§ DATA
********

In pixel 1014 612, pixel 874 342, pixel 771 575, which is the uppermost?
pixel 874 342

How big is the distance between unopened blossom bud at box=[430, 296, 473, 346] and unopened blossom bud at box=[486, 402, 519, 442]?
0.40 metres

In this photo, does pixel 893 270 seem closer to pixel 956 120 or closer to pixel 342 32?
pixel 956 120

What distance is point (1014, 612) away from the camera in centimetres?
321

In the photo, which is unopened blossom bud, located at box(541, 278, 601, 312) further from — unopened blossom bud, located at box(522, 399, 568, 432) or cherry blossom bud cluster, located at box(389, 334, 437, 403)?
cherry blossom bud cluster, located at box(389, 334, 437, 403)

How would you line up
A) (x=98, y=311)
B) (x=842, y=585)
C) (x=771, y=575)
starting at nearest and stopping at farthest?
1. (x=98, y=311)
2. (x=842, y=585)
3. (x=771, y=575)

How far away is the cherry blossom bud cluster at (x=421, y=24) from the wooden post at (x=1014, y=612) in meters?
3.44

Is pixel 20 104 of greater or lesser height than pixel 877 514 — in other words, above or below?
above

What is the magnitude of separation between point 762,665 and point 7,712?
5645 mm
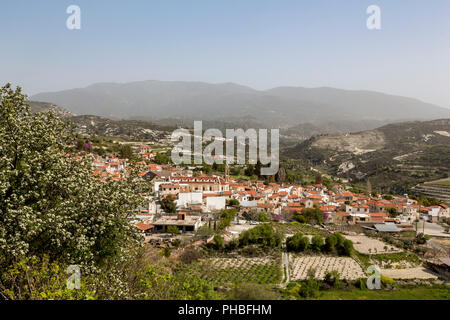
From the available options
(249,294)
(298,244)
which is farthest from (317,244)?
(249,294)

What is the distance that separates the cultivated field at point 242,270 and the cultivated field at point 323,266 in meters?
1.22

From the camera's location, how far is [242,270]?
24.0 m

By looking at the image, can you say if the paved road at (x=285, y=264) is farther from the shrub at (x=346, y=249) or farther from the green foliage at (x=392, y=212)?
the green foliage at (x=392, y=212)

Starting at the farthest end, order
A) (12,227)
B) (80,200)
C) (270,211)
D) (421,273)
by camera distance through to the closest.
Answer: (270,211) → (421,273) → (80,200) → (12,227)

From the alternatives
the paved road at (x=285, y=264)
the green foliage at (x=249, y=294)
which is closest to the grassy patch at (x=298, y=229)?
the paved road at (x=285, y=264)

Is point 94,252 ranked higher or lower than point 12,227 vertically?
lower

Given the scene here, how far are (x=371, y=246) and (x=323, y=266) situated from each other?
8115 mm

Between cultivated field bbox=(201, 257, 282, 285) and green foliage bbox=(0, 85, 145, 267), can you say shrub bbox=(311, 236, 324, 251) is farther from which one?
green foliage bbox=(0, 85, 145, 267)

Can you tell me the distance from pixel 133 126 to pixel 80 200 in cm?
11688

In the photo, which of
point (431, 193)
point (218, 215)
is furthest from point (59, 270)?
point (431, 193)

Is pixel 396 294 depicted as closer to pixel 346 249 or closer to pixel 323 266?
pixel 323 266
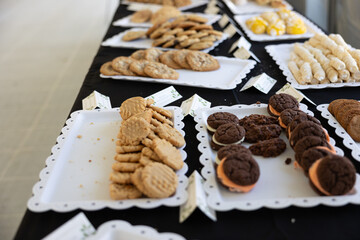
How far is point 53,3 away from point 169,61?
5.18m

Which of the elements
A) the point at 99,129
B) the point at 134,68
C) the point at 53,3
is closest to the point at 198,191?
the point at 99,129

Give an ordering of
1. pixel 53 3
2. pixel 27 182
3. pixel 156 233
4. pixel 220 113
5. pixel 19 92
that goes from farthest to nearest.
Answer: pixel 53 3
pixel 19 92
pixel 27 182
pixel 220 113
pixel 156 233

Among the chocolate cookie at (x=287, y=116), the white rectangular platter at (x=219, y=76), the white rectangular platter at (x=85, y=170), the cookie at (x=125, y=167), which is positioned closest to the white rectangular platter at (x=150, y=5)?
the white rectangular platter at (x=219, y=76)

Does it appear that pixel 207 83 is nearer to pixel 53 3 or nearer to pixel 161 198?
pixel 161 198

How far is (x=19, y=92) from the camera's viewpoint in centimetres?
372

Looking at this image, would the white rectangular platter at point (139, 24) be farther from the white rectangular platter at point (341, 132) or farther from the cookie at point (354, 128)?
the cookie at point (354, 128)

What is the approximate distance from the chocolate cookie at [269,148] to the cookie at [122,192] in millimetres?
483

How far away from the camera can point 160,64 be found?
6.93 feet

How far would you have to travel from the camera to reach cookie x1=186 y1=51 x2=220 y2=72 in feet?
6.98

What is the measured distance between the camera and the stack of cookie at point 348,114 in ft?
4.76

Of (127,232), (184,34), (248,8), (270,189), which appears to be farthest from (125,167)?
(248,8)

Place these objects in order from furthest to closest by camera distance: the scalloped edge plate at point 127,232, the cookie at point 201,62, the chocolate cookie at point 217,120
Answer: the cookie at point 201,62, the chocolate cookie at point 217,120, the scalloped edge plate at point 127,232

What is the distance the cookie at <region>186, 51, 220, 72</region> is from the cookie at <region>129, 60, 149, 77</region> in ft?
0.86

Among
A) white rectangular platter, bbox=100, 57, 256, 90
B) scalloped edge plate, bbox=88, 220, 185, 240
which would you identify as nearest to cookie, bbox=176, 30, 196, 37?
white rectangular platter, bbox=100, 57, 256, 90
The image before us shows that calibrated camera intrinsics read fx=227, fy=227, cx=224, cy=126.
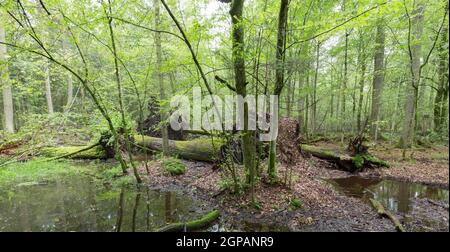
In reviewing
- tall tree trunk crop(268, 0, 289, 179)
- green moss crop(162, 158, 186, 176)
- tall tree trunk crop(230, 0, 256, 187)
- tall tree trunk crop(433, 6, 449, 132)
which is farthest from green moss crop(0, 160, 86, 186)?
tall tree trunk crop(433, 6, 449, 132)

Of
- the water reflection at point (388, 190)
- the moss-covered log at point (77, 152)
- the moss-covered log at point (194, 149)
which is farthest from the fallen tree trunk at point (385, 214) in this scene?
the moss-covered log at point (77, 152)

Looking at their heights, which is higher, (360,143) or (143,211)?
(360,143)

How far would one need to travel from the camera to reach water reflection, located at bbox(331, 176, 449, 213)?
440 cm

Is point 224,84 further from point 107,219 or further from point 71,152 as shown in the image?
point 71,152

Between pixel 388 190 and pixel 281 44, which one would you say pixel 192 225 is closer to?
pixel 281 44

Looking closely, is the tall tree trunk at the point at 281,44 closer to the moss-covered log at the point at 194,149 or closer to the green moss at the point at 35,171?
the moss-covered log at the point at 194,149

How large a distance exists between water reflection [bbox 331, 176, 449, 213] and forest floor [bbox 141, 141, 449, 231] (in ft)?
0.75

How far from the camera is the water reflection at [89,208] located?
158 inches

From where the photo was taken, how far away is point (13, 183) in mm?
6355

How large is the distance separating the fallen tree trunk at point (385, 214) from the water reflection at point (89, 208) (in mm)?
3382

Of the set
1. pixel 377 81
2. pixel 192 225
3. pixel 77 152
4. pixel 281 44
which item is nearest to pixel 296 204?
pixel 192 225

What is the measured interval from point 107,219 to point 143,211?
26.1 inches
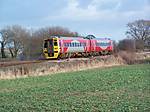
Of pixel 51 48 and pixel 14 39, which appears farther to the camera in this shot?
pixel 14 39

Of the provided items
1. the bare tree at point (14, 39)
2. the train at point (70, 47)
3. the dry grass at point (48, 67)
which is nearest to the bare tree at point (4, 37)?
the bare tree at point (14, 39)

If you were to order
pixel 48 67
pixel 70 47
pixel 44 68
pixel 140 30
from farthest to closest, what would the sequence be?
1. pixel 140 30
2. pixel 70 47
3. pixel 48 67
4. pixel 44 68

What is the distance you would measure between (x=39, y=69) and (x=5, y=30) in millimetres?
49406

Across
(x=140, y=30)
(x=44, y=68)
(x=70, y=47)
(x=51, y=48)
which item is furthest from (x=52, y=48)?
(x=140, y=30)

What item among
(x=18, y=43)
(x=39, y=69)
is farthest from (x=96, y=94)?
(x=18, y=43)

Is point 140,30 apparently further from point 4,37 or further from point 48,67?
point 48,67

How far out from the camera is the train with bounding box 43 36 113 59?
38562mm

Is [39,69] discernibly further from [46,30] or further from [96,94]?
[46,30]

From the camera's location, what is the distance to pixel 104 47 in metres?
52.8

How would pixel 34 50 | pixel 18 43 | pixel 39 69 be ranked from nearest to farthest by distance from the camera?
pixel 39 69 < pixel 34 50 < pixel 18 43

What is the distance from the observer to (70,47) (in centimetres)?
4078

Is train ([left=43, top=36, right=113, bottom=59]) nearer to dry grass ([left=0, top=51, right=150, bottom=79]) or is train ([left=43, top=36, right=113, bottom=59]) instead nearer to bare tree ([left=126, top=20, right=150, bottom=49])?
dry grass ([left=0, top=51, right=150, bottom=79])

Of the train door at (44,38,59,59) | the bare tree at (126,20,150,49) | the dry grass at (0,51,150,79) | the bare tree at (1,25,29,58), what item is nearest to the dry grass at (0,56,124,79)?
the dry grass at (0,51,150,79)

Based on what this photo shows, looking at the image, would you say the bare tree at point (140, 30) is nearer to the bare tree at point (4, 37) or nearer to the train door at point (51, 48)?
the bare tree at point (4, 37)
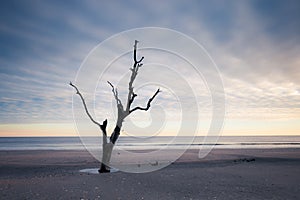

********

§ WHAT TO WORK ON
Reproduce the stretch of the records from the line that contains "Based on what" through the end of the records, word for word, and omit the pictures from your answer.

§ OUTPUT FOR THIS TASK
Based on what this photo shows, looking at the image, would you say the bare tree at point (140, 30) is nearer to the bare tree at point (4, 37) or nearer to the train door at point (51, 48)?
the bare tree at point (4, 37)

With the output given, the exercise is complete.